Menteri Keuangan Purbaya Yudhi Sadewa mengatakan Kementerian Keuangan siap menambah anggaran jika kebutuhan di lapangan meningkat.
"Menteri Keuangan siap membantu kebutuhan pembiayaan di sana. Tapi untuk pertama, kan biasanya kita pakai dana dari BNPB yang sudah kita siapkan," ujar Purbaya melalui media sosial Kemenkeu, Senin (17/8/2026).
Purbaya menyebut anggaran BNPB sekitar Rp5 triliun. Meski sebagian dana sudah terpakai, pemerintah memastikan biaya penanganan dampak gempa tetap tersedia.
"Jadi nggak ada masalah itu. Kalau untuk penanganan ada cadangan khusus," katanya.
Gempa magnitudo 7,7 mengguncang NTT pada Sabtu (15/8/2026). Pemerintah kini fokus pada evakuasi korban, pengiriman bantuan, pembukaan akses yang terputus, serta pemulihan layanan dasar.
Menteri Koordinator Bidang Infrastruktur dan Pembangunan Kewilayahan Agus Harimurti Yudhoyono (AHY) mengatakan sejumlah pejabat pemerintah pusat sudah dikirim ke Labuan Bajo dan Maumere untuk memantau langsung penanganan di lapangan.
Puluhan ribu paket sembako dari Bantuan Presiden (Banpres) juga telah dikirim untuk warga terdampak.
"Yang paling utama adalah memastikan masyarakat terdampak mendapatkan pertolongan, bantuan, dan layanan yang dibutuhkan. Akses menuju wilayah terdampak juga harus segera dipastikan agar proses penanganan darurat tidak terhambat," tutur AHY melalui siaran pers, Minggu (16/8/2026).

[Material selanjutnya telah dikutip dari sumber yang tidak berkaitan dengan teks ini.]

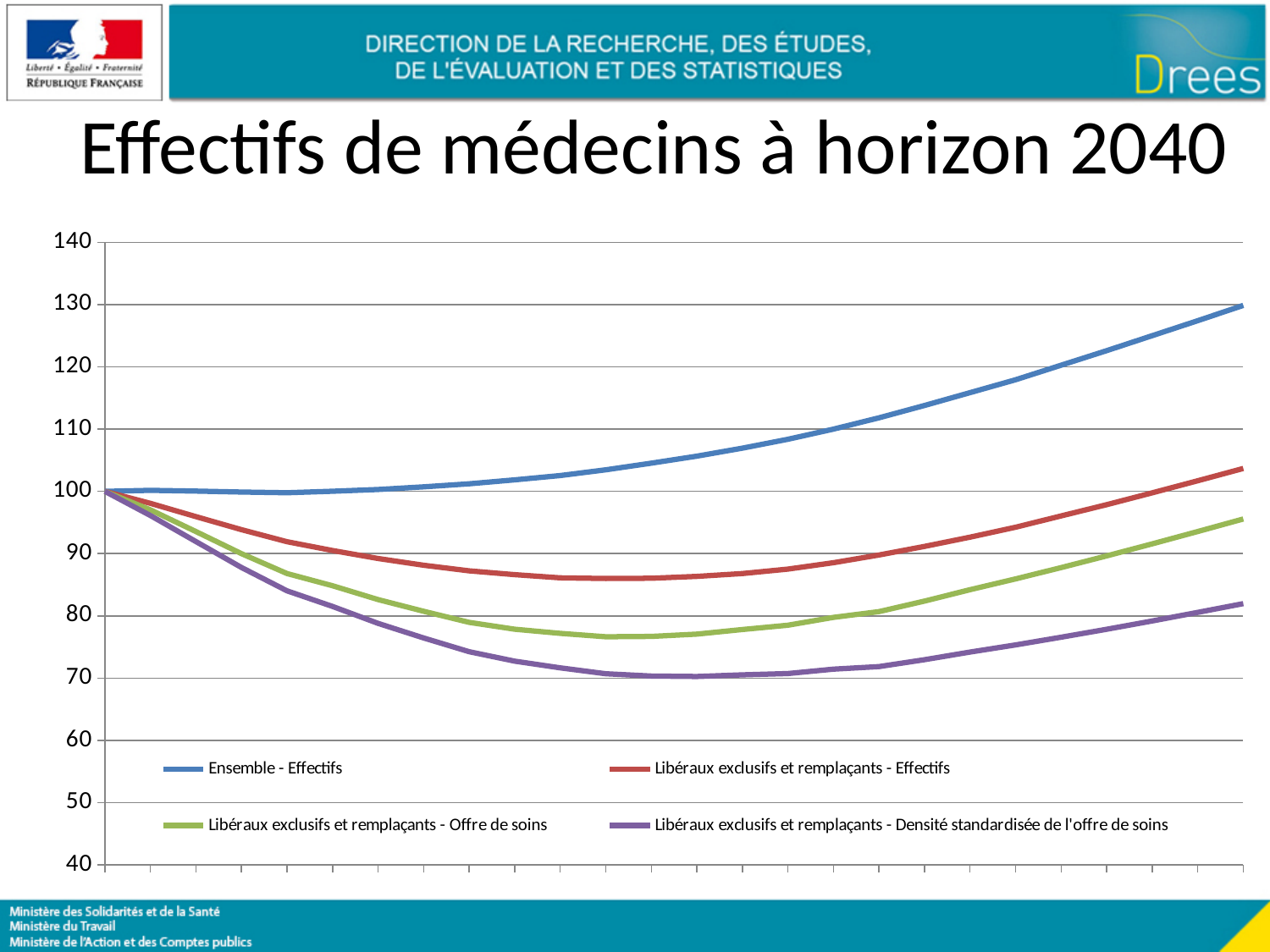
Which series has the highest value at the right edge of the chart? Ensemble - Effectifs At what value do all four series start at the left edge of the chart? 100 Is the lowest point of the 'Libéraux exclusifs et remplaçants - Densité standardisée de l'offre de soins' series greater or less than 80? less What is the title of the chart? Effectifs de médecins à horizon 2040 What kind of chart is shown on the slide? line chart Which series is drawn in blue? Ensemble - Effectifs Is the lowest point of the 'Libéraux exclusifs et remplaçants - Effectifs' series greater or less than 80? greater Is the value of 'Ensemble - Effectifs' at the right edge of the chart greater or less than 120? greater How many series does the legend list? 4 Does the 'Ensemble - Effectifs' series rise or fall overall from left to right? rise Which series has the lowest value at the right edge of the chart? Libéraux exclusifs et remplaçants - Densité standardisée de l'offre de soins At the right edge of the chart, which is larger: 'Libéraux exclusifs et remplaçants - Effectifs' or 'Libéraux exclusifs et remplaçants - Offre de soins'? Libéraux exclusifs et remplaçants - Effectifs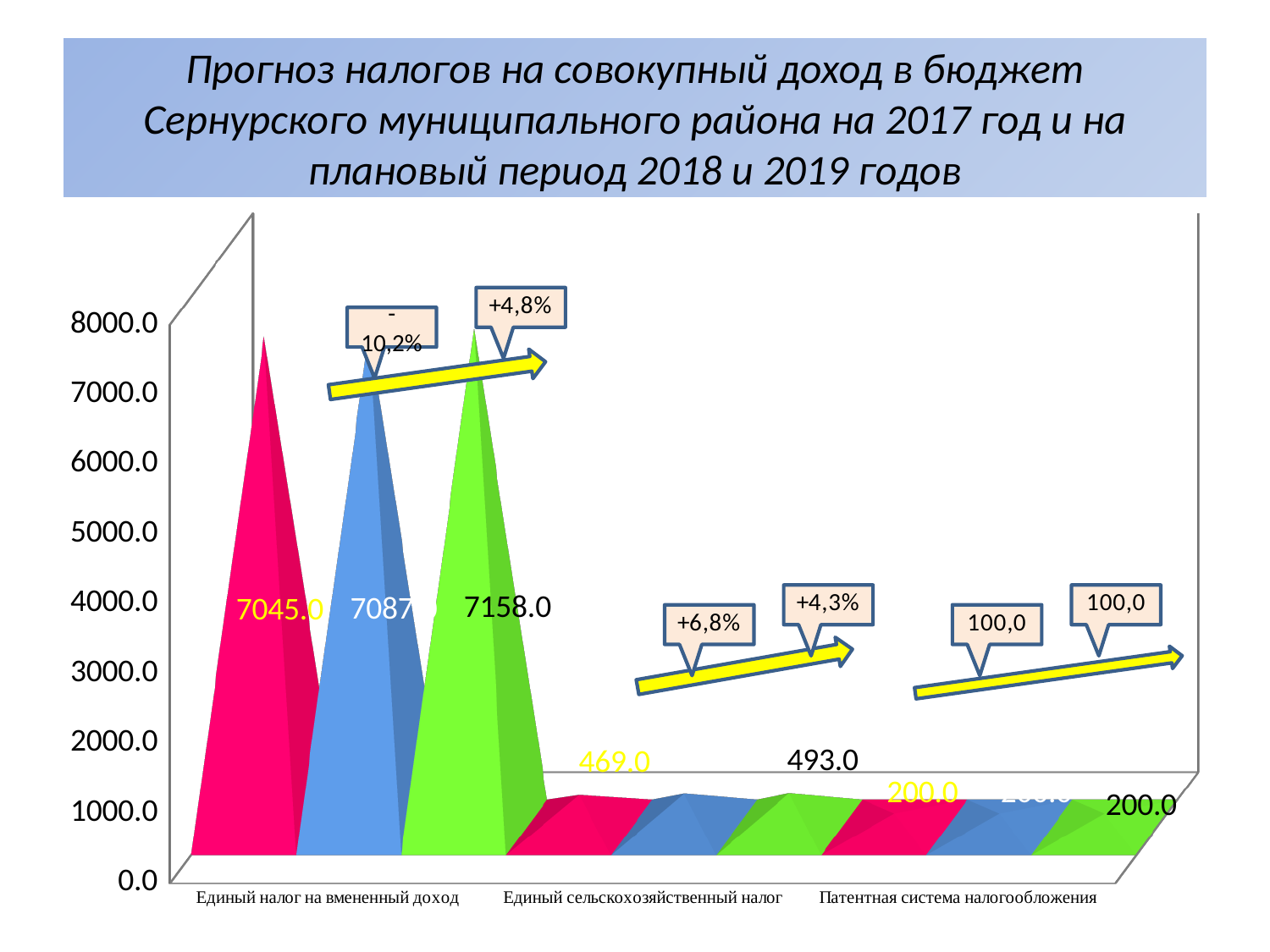
Do the values for Единый налог на вмененный доход rise or fall from the red pyramid to the green pyramid? rise How many categories are shown on the x axis? 3 What is the value shown on the green pyramid for Единый налог на вмененный доход? 7158.0 Which category has the lowest values on the chart? Патентная система налогообложения Which category has the highest values on the chart? Единый налог на вмененный доход Are the values for Единый сельскохозяйственный налог greater or less than 1000.0? less What is the difference between the green pyramid value (7158.0) and the red pyramid value (7045.0) for Единый налог на вмененный доход? 113.0 What is the value shown on the rightmost (green) pyramid for Патентная система налогообложения? 200.0 What is the value labelled in yellow for Единый сельскохозяйственный налог? 469.0 What is the value labelled in black for Единый сельскохозяйственный налог? 493.0 What is the value shown on the leftmost (red) pyramid for Единый налог на вмененный доход? 7045.0 What is the difference between the two labelled values for Единый сельскохозяйственный налог, 493.0 and 469.0? 24.0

AHY juga meminta Kementerian Pekerjaan Umum segera membuka akses yang terputus. Menurut dia, jalur transportasi menjadi kunci agar bantuan dan petugas bisa masuk ke wilayah terdampak.
"Konektivitas adalah prioritas, karena tanpa akses, bantuan tidak akan sampai. Karena itu, jalan yang terdampak harus segera ditangani agar mobilitas petugas, bantuan logistik, dan masyarakat tetap dapat berlangsung," ujarnya.
Saat ini, BPJN NTT menangani 12 titik longsoran. Tiga titik berada di ruas Ruteng-KM 210, satu titik di KM 210-Batas Kabupaten Manggarai, dan delapan titik lainnya di ruas Aegela-Batas Kota Ende.
Loader dan excavator dikerahkan untuk membersihkan material longsor dan menjaga jalan tetap bisa dilalui. Petugas tetap bekerja dengan memperhatikan keselamatan karena gempa susulan masih berpotensi terjadi.